++++ THE RECORDS ++++
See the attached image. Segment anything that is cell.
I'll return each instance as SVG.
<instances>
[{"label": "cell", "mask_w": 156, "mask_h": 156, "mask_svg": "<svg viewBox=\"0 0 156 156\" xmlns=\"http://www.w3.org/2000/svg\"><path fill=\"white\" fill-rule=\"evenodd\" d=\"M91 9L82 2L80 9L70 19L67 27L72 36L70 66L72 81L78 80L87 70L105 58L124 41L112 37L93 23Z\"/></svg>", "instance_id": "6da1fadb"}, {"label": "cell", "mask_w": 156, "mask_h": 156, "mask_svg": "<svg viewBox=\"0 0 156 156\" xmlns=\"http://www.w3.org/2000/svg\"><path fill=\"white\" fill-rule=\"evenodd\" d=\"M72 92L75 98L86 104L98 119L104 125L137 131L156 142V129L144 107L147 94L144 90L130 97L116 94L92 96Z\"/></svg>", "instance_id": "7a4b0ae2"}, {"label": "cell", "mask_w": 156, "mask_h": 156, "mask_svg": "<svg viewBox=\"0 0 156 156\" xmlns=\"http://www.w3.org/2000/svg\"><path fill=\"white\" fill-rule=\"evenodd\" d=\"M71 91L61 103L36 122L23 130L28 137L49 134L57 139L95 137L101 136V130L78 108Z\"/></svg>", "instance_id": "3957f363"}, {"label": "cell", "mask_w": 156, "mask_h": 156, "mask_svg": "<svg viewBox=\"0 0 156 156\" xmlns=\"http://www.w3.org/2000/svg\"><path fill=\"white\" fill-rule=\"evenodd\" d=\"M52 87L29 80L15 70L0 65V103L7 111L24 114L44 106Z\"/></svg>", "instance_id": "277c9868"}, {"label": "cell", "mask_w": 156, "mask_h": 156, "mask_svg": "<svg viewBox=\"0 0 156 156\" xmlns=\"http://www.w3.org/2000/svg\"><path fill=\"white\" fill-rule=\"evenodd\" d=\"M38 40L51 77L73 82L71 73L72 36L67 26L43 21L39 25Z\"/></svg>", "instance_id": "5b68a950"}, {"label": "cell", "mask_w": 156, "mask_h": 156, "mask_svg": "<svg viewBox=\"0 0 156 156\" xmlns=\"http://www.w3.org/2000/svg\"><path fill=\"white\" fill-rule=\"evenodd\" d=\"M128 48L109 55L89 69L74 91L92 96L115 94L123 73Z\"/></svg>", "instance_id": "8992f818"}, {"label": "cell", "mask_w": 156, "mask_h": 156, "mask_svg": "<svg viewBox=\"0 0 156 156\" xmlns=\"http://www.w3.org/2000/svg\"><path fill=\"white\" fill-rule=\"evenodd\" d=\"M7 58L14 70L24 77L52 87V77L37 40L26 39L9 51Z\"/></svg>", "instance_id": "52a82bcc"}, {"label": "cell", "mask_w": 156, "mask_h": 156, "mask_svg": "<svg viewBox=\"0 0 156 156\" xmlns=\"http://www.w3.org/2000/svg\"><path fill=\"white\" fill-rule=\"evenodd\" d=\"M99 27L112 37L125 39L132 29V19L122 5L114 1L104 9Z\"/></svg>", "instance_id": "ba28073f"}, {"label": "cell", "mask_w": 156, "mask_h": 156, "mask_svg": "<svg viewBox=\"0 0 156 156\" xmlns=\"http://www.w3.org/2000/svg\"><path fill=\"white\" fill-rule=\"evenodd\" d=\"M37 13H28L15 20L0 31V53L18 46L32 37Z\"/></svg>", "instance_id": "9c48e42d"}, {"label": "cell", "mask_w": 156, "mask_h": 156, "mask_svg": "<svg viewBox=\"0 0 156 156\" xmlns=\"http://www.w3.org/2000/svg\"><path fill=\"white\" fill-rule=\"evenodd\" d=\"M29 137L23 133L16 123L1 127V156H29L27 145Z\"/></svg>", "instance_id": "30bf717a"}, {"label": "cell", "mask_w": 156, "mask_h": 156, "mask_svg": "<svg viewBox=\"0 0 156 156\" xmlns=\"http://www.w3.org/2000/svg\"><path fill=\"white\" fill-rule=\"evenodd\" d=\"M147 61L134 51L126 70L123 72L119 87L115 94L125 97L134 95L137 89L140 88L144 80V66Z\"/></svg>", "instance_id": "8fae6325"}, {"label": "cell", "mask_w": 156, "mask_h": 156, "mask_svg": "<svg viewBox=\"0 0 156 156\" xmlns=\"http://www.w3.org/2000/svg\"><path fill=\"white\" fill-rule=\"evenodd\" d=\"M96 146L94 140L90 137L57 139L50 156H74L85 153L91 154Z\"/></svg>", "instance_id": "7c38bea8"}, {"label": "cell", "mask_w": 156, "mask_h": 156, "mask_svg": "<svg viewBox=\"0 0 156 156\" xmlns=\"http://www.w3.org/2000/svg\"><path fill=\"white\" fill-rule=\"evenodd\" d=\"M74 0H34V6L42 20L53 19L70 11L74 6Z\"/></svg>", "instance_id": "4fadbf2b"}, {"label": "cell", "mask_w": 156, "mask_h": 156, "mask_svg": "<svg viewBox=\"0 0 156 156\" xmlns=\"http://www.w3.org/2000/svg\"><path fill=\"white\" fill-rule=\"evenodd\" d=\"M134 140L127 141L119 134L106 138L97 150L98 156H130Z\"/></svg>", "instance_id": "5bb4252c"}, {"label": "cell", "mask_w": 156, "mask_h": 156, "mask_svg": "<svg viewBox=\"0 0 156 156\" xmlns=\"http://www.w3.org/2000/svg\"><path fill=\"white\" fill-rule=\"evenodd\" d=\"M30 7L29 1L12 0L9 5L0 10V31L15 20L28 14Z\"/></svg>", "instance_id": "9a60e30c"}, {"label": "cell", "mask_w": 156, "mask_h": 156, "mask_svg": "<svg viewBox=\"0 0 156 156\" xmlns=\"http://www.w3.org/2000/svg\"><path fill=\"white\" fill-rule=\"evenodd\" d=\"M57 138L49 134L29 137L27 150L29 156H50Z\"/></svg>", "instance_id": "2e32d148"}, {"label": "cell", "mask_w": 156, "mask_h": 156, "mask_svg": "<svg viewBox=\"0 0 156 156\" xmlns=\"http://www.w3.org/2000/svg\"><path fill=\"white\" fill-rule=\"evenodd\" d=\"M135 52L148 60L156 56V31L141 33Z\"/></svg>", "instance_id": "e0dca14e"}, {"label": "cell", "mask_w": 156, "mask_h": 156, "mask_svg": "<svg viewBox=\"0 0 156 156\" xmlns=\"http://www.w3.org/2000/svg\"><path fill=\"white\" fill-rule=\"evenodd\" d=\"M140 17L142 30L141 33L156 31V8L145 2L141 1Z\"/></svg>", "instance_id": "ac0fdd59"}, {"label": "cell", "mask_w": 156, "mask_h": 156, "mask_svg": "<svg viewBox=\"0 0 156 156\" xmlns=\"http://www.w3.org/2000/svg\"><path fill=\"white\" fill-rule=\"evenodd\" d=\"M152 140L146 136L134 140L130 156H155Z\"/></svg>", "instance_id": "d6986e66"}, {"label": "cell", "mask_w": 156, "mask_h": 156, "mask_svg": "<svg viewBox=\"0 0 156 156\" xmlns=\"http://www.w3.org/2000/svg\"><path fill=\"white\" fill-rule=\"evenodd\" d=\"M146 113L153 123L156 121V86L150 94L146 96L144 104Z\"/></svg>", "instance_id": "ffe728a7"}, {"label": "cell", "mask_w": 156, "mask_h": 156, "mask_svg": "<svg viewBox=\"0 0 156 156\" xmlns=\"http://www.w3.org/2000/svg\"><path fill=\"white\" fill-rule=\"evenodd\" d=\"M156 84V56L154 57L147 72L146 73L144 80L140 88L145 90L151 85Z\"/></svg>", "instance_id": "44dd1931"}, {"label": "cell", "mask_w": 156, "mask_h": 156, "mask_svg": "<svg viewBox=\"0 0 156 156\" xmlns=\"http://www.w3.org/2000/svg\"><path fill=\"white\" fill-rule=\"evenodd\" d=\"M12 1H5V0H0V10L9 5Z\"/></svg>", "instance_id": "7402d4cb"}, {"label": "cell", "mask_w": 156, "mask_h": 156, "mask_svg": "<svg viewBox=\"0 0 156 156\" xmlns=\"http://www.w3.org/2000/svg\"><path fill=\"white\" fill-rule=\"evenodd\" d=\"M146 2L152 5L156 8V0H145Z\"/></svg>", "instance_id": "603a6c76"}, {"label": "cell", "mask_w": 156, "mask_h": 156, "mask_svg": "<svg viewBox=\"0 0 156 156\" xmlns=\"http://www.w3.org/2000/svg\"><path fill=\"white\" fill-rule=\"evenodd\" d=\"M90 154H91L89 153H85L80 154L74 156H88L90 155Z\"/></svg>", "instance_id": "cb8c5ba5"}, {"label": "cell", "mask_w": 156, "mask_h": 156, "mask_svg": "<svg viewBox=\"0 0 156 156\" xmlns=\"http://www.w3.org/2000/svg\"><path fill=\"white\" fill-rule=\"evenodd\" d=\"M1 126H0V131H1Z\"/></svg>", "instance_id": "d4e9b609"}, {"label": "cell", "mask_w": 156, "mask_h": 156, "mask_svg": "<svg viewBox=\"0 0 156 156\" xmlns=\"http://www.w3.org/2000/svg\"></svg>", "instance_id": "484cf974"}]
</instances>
++++
> [GIVEN INSTRUCTION]:
Revise the lines from the start of the entries through the line holding "<instances>", inclusive, replacing "attached" with "enclosed" and leaving everything else unchanged.

> [FULL OUTPUT]:
See the enclosed image. Segment anything that is cell.
I'll return each instance as SVG.
<instances>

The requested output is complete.